**WHAT IS NEEDED**
Write out every entry below exactly as it appears. Pictures do not belong in the copy.

INPUT DATA: Begin

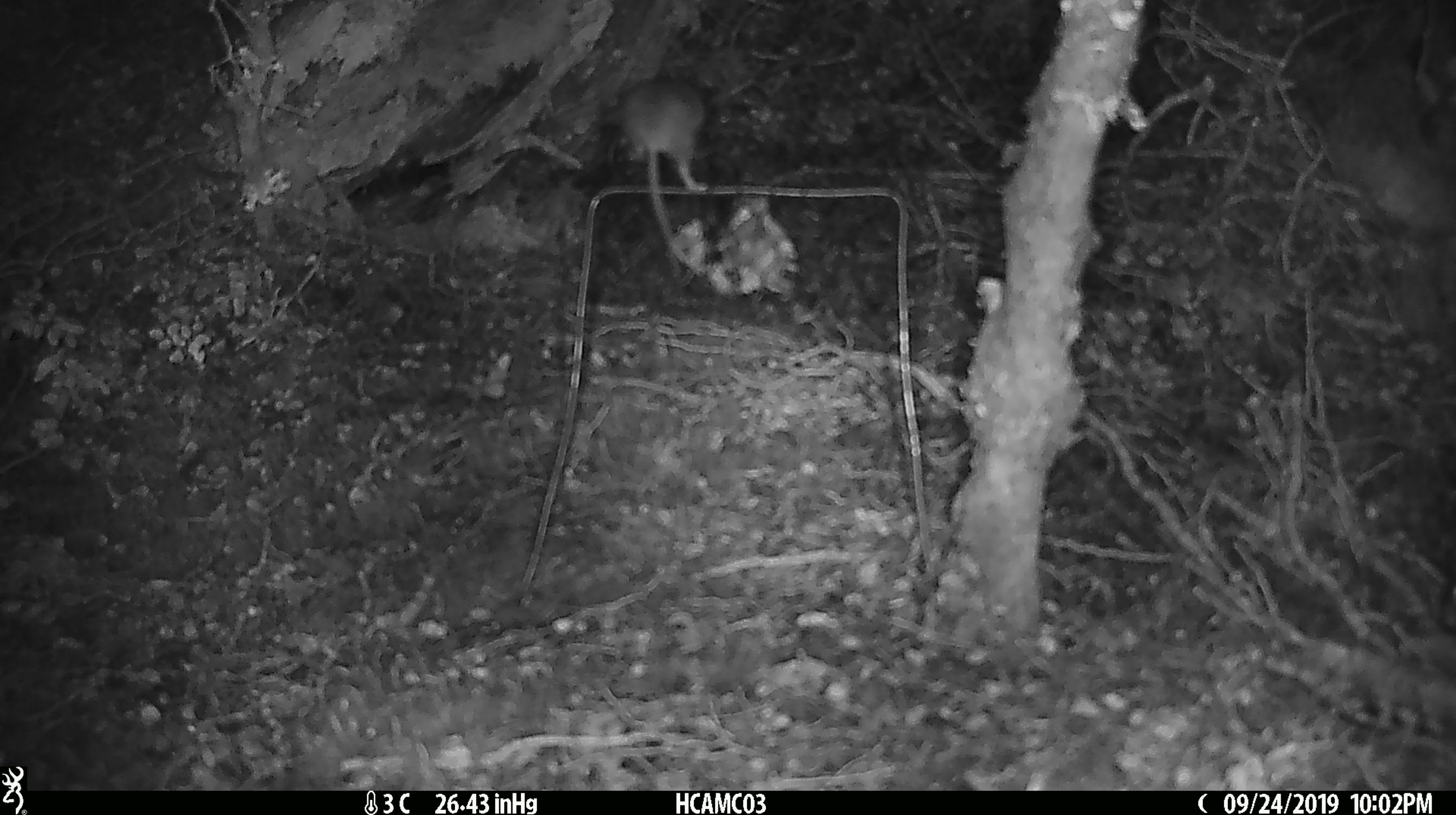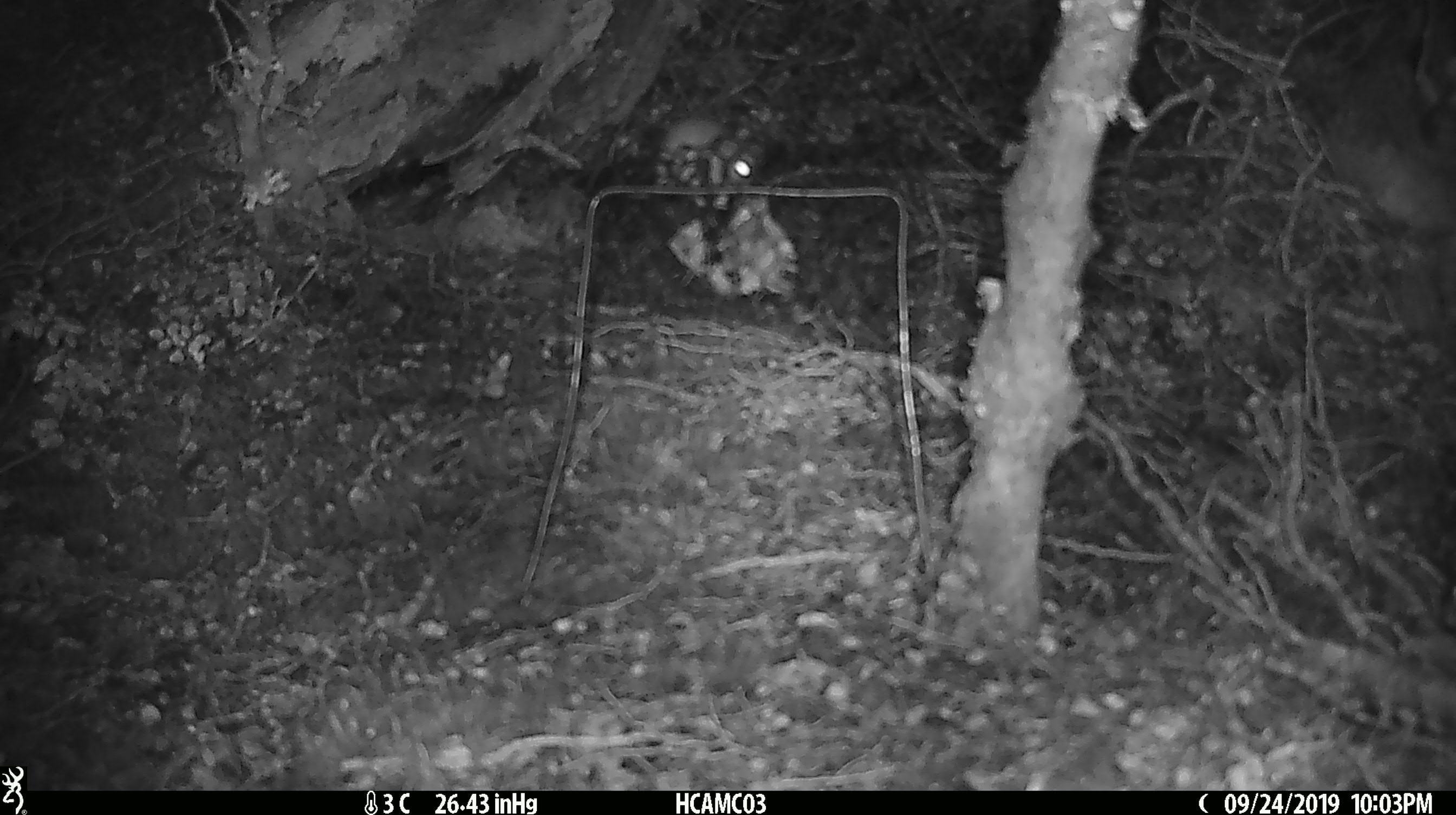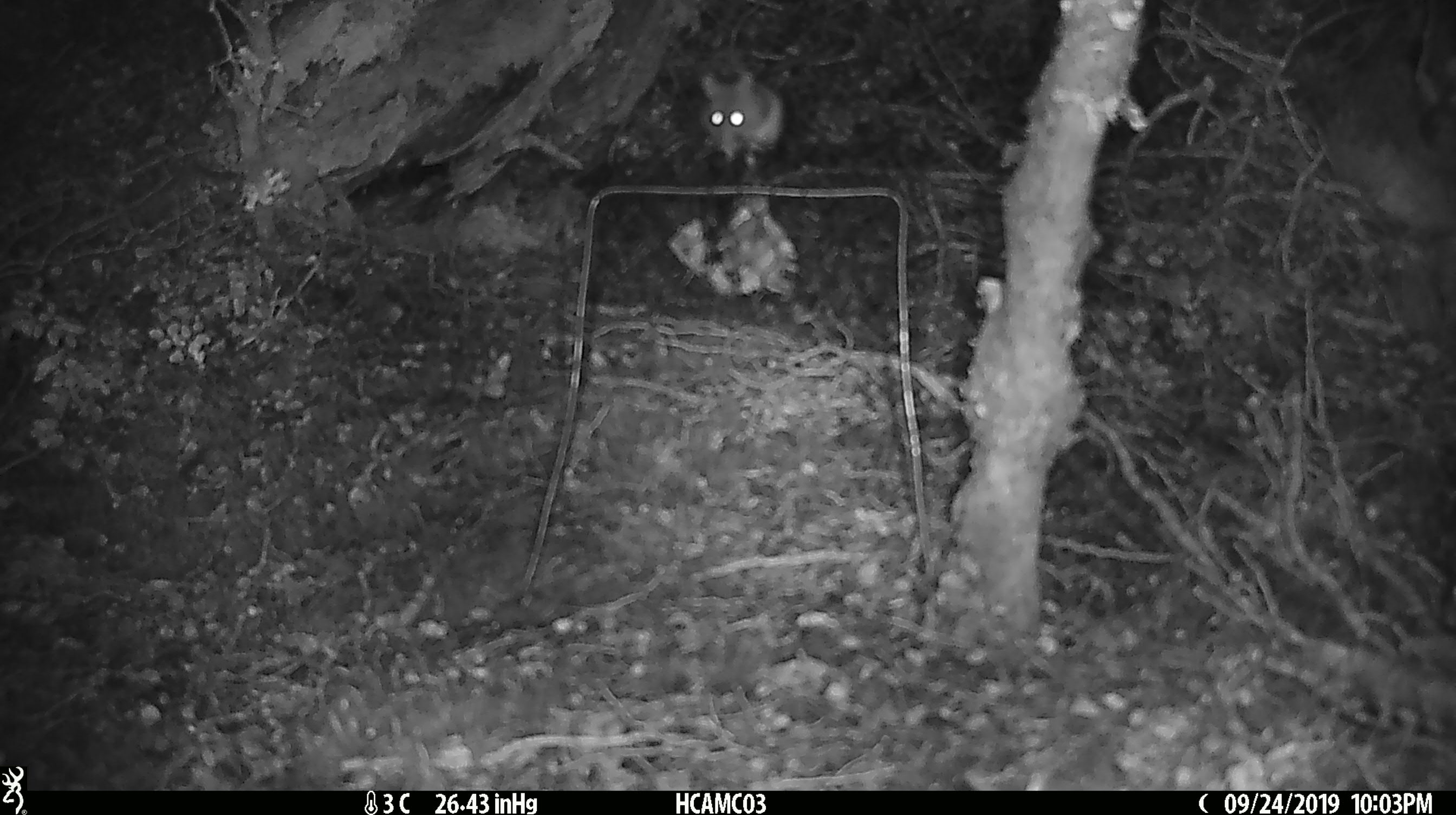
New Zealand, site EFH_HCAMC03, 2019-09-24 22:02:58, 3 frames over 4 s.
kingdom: Animalia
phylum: Chordata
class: Mammalia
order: Rodentia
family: Muridae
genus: Mus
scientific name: Mus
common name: mouse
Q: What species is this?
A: Mouse (Mus).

INPUT DATA: End

**WORKED SOLUTION**
New Zealand, site EFH_HCAMC03, 2019-09-24 22:02:58, 3 frames over 4 s.
kingdom: Animalia
phylum: Chordata
class: Mammalia
order: Rodentia
family: Muridae
genus: Mus
scientific name: Mus
common name: mouse
Q: What species is this?
A: Mouse (Mus).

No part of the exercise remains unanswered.